The consumption of mushrooms throughout the year, particularly of mushroom species harvested in natural habitats is made possible through the use of appropriate processing methods. The food processing industry provides a wide range of canned and processed mushroom products, including frozen, sterilized, dried, pickled, marinated and salted mushrooms, mushroom powder, paste, concentrates and extracts [16-19]. Edible mushrooms in fresh, cooked or processed forms are nutritionally sound, tasteful food source for most people and can be a significant dietary supplement for vegetarians [20]. Unfortunately, freshly harvested mushrooms have short shelf life and are highly perishable, seasonal availability occurs in the case of forest mushrooms.

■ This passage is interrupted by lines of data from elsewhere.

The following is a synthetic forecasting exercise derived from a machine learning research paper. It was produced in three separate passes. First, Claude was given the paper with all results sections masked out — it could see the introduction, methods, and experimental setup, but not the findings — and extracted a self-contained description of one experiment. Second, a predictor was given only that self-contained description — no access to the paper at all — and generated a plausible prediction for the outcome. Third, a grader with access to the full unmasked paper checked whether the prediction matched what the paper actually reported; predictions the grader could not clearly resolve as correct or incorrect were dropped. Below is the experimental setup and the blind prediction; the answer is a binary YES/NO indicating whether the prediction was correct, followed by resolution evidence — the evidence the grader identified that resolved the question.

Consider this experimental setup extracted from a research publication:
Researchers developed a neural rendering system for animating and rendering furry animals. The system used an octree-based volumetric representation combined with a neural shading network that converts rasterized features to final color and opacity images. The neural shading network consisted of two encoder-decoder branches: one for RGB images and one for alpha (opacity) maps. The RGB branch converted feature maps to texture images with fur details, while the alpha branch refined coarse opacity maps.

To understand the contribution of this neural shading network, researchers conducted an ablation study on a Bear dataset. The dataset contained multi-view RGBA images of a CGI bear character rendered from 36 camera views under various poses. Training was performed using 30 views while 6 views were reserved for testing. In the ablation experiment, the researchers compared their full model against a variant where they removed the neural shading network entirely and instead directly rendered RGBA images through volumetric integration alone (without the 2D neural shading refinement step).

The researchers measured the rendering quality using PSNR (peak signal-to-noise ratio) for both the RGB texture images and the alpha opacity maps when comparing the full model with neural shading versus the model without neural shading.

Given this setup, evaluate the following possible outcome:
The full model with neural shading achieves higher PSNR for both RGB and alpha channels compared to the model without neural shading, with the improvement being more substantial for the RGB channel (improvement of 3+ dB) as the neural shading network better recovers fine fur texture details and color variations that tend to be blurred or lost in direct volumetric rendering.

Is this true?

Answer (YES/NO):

This chiefly concerns wild mushrooms but also applies to cultivated species [14,21,22]. Hence, in periods when supply exceeds demand, processing is recommended. This study is therefore aimed at investigating the effects of some available preservation methods on the nutrient and mineral compositions of three selected edible mushrooms.
Sources of mushrooms
Three oyster mushrooms of economic importance were selected for this study; they include Pleurotus ostreatus, Pleurotus florida and Pleurotus sajor-caj. Pleurotus ostreatus samples were purchased from a mushroom farmer at Odo-Ona, Ibadan, while Pleurotus florida and Pleurotus sajor caju were obtained from the Pathology Unit of Forestry Research Institute of Nigeria. They were identified and authenticated at the Forestry Research Institute of Nigeria (FRIN) Pathology Unit. These mushrooms were selected based on their availability at the time of this research. Sawdust of Milicia excelsa was used as cultivation substrate for P. ostreatus while sawdust of Gmelina arborea was used as cultivation substrate for P. florida and P. sajor caju.
Experimental location
The samples were prepared at the Pathology Laboratory of the Department Botany, University of Ibadan, Nigeria. Nutrient and mineral analyses of the samples were carried out at SMO consult, Ibadan, Nigeria.
Sterilization of equipment
All glass wares used in the experiment were washed with detergents, rinsed with sterile distilled water and allowed to dry except the 250 ml extraction flask which was dried in the oven at 105-110oC. Working benches were sterilized by swabbing them with cotton wool soaked with 70% ethanol.
Experimental design
The freshly harvested mushroom samples were analyzed at the stage of collection; they were subjected to different processing methods and then re-analyzed after a period of time to observe the effect of processing methods on their mineral contents. Immediately after the procurement of the freshly harvested edible mushrooms, each mushroom was shared into five different groups representing fresh, refrigerated, sundried, oven dried and micro-wave dried groups. The groups for refrigeration were kept in a plastic container and refrigerated at 4oC for 5 days in a refrigerator manufactured by Midea Industries, the sundried groups were left to dry in the open air for 5 days, the oven-dried groups were dried in an oven manufactured by Masterchef industries at 50oC for 48 hours while the micro-wave dried groups were dried at 40oC for 48 hours in a micro-wave manufactured by Eurosonic industries.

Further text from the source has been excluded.